## What is asked
Reproduce verbatim the lines of the records starting at the line that contains "How are these" and ending at the line that contains "2. man's eye [x1=195, y1=82, x2=210, y2=92]", with both of those lines included.

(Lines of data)
(begin)
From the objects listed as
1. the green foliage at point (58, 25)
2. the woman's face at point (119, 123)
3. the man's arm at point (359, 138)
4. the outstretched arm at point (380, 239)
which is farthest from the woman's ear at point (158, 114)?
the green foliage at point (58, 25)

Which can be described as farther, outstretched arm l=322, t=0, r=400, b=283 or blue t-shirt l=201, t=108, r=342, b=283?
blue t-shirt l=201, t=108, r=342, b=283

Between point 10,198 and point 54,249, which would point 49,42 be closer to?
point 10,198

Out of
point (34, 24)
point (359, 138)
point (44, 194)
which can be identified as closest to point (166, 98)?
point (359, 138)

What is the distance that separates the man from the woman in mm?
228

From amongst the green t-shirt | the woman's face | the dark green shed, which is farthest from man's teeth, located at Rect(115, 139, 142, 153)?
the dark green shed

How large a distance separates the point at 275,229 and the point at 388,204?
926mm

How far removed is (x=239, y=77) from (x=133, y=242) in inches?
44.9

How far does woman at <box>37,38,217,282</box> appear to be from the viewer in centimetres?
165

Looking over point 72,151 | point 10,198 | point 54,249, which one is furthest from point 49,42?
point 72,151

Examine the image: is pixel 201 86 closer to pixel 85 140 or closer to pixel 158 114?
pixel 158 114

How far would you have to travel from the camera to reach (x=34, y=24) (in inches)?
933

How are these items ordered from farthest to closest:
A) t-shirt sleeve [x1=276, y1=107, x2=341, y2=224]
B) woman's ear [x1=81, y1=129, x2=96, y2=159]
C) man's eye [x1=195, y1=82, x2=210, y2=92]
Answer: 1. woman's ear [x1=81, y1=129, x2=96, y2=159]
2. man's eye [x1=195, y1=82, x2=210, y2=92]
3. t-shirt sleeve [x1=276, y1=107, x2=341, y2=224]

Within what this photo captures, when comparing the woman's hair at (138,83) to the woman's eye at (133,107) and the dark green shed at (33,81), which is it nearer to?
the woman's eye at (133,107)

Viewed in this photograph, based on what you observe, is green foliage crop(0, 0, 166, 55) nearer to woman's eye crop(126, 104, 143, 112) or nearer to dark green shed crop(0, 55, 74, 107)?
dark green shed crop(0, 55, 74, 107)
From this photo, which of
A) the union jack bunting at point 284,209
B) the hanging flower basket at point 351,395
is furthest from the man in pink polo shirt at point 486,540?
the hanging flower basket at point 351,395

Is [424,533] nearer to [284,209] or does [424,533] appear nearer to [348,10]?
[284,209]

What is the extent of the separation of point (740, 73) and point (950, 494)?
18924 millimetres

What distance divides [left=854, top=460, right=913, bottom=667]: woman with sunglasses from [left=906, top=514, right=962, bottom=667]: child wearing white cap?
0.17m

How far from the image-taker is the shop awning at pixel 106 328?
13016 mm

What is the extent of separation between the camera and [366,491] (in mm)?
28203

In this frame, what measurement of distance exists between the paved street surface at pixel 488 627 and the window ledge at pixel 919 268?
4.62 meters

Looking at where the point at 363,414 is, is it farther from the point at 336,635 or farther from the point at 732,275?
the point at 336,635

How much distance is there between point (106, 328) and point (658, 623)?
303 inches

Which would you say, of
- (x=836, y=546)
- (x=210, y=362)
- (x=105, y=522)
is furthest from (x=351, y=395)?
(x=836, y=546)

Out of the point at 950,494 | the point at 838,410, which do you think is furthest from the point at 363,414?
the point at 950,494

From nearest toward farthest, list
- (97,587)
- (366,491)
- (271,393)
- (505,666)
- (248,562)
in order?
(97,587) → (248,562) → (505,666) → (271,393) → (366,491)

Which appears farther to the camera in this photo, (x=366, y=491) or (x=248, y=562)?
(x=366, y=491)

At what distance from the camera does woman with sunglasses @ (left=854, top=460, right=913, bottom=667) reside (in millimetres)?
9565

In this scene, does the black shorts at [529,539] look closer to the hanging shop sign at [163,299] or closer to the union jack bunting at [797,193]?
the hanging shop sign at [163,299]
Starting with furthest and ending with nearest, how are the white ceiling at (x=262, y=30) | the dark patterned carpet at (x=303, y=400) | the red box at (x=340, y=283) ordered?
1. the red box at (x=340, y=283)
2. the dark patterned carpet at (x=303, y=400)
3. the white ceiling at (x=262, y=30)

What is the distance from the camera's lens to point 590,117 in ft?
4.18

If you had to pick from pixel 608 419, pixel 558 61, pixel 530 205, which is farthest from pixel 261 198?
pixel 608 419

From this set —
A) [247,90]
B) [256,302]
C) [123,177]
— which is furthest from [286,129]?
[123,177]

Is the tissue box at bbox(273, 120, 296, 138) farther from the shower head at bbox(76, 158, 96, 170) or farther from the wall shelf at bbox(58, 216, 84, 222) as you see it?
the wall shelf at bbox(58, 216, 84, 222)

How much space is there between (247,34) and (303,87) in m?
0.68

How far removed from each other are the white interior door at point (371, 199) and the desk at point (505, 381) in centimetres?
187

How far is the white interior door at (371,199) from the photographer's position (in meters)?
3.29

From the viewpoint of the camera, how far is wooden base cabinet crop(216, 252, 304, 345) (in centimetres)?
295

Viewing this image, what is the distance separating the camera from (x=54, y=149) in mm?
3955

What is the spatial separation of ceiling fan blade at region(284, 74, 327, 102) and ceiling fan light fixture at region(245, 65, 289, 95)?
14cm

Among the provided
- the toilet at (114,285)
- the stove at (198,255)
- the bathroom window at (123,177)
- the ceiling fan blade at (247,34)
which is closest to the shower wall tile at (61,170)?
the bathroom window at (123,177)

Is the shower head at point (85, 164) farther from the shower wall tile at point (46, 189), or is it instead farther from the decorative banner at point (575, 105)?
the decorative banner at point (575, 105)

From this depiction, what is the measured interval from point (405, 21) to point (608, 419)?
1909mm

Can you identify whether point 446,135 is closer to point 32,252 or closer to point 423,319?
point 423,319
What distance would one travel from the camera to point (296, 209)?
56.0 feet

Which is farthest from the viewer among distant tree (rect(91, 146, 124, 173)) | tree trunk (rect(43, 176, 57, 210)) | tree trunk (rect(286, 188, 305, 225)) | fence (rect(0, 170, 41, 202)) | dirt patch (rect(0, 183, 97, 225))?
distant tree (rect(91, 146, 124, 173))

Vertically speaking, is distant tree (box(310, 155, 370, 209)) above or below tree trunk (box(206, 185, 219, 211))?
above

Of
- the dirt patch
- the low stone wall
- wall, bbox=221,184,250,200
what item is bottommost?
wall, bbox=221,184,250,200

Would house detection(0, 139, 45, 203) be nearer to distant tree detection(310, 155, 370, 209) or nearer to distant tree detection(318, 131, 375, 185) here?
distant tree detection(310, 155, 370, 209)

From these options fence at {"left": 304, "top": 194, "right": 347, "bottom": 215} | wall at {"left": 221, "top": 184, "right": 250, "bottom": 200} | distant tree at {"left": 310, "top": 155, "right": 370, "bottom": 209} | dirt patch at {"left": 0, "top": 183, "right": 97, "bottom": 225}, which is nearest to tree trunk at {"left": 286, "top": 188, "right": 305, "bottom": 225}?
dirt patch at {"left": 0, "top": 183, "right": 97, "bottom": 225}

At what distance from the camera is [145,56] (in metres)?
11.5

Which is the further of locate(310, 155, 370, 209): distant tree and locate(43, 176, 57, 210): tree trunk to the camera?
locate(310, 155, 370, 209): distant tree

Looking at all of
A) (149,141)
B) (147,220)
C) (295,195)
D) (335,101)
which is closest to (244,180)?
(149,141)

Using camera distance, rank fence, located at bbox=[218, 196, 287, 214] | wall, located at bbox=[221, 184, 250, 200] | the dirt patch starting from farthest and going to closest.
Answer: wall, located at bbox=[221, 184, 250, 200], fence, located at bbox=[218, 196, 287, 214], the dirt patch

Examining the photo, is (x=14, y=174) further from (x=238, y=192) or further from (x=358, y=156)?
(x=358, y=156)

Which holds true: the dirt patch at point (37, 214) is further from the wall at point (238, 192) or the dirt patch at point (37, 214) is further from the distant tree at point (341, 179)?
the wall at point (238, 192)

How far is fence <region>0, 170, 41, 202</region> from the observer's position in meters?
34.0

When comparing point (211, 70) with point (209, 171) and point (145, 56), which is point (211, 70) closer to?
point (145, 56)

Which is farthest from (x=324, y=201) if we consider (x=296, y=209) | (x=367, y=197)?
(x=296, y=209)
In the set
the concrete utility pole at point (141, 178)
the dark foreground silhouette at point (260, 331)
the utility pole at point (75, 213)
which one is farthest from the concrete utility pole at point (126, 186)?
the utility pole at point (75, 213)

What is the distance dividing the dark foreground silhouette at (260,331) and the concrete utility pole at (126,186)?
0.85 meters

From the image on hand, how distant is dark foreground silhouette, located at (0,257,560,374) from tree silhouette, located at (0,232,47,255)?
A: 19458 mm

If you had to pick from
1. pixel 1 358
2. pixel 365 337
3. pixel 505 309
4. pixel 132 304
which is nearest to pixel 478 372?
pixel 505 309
(end)
## Reply to the exercise
How are these items ordered from farthest to closest:
A) t-shirt sleeve [x1=276, y1=107, x2=341, y2=224]
B) woman's ear [x1=81, y1=129, x2=96, y2=159]
C) man's eye [x1=195, y1=82, x2=210, y2=92]
Answer: 1. woman's ear [x1=81, y1=129, x2=96, y2=159]
2. man's eye [x1=195, y1=82, x2=210, y2=92]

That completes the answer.